* **PASSAGE TO READ**:
========================================
Charles Lewis Educational Testing Service
Suppose you were reading a journal article describing the results of a repeated measures experiment and you cam across statements such as "the main effect of Alternation Rate was marginally significant, F(5, 115) = 2.06, p < .08, and the Playing Speed × Alternation Rate interaction was reliable, F(5, 115) = 3.48, p < .01. . . . The main effect of Playing Speed [was not] significant . . . F(1, 23) = 2.56, ns" ( Samuel, 1991, p. 396).1 Leaving aside any substantive interpretation of these effects, what would your reaction be to the statistical information that has been given? (For completeness, it should be noted that the 2 × 6 cell means that are being compared in the analysis are also plotted in an accompanying figure.)
To focus attention on the object of concern, suppose the reported p values were changed as follows: for Alternation Rate, from <.08 (actually .075) to .165; for the interaction, from <.01 (actually .006) to .075; and for Playing Speed, no change (current value .123). Would your reaction to the results change at all? The author would apparently now identify both main effects as ns, and the interaction as marginally significant. The same sort of changes could be made for the p values associated with any standard F test of a main effect or interaction involving a repeated measures factor with three or more levels. But wait a moment! Where did these new p values come from and what do they represent?
Almost 40 years ago, Box ( 1954) pointed out that correlated observations in the analysis of variance can have an impact on the probability of a Type I error for any F test used to test hypotheses about means. One place where correlated____________________
========================================
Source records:
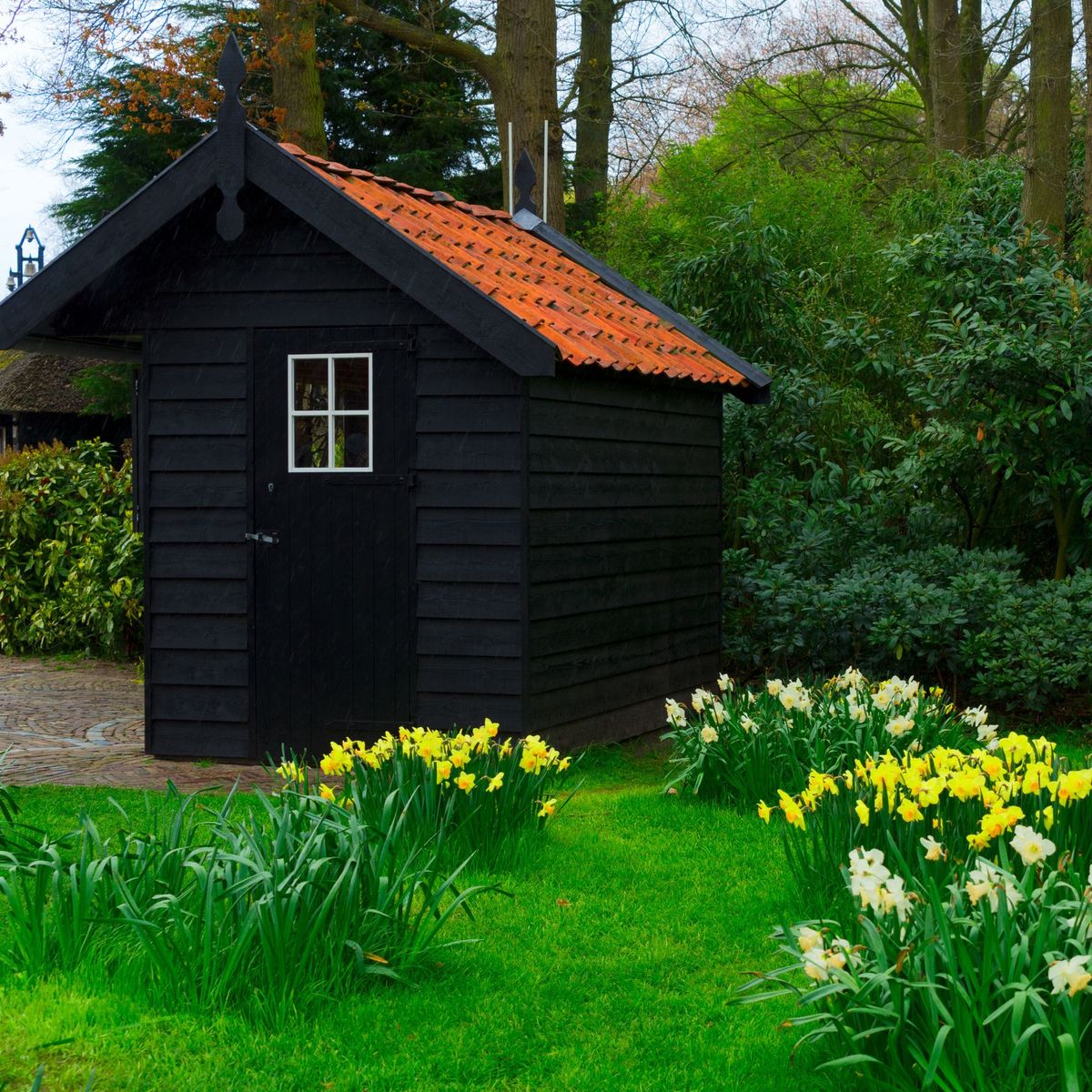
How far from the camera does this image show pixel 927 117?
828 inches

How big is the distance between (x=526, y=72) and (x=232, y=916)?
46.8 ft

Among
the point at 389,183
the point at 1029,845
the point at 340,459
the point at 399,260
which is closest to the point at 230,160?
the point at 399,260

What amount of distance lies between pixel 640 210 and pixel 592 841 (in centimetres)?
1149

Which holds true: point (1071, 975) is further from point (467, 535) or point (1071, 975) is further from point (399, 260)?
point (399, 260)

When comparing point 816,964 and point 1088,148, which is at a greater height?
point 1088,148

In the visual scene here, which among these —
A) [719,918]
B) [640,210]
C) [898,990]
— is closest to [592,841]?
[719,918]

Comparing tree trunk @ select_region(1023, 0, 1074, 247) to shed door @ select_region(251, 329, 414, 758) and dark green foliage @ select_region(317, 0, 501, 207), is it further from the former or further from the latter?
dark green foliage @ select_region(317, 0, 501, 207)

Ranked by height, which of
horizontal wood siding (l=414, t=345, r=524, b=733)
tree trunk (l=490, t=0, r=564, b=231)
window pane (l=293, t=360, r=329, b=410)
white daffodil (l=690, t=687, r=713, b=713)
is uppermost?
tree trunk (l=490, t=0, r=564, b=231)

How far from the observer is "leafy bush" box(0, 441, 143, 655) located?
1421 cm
========================================
* **WHAT TO PRODUCE**: From the passage on repeated measures analysis, list each F statistic quoted from the journal article, along with the effect it belongs to. This material was taken from a different source than the passage.

* **ANSWER**:
- Main effect of Alternation Rate: F(5, 115) = 2.06
- Playing Speed × Alternation Rate interaction: F(5, 115) = 3.48
- Main effect of Playing Speed: F(1, 23) = 2.56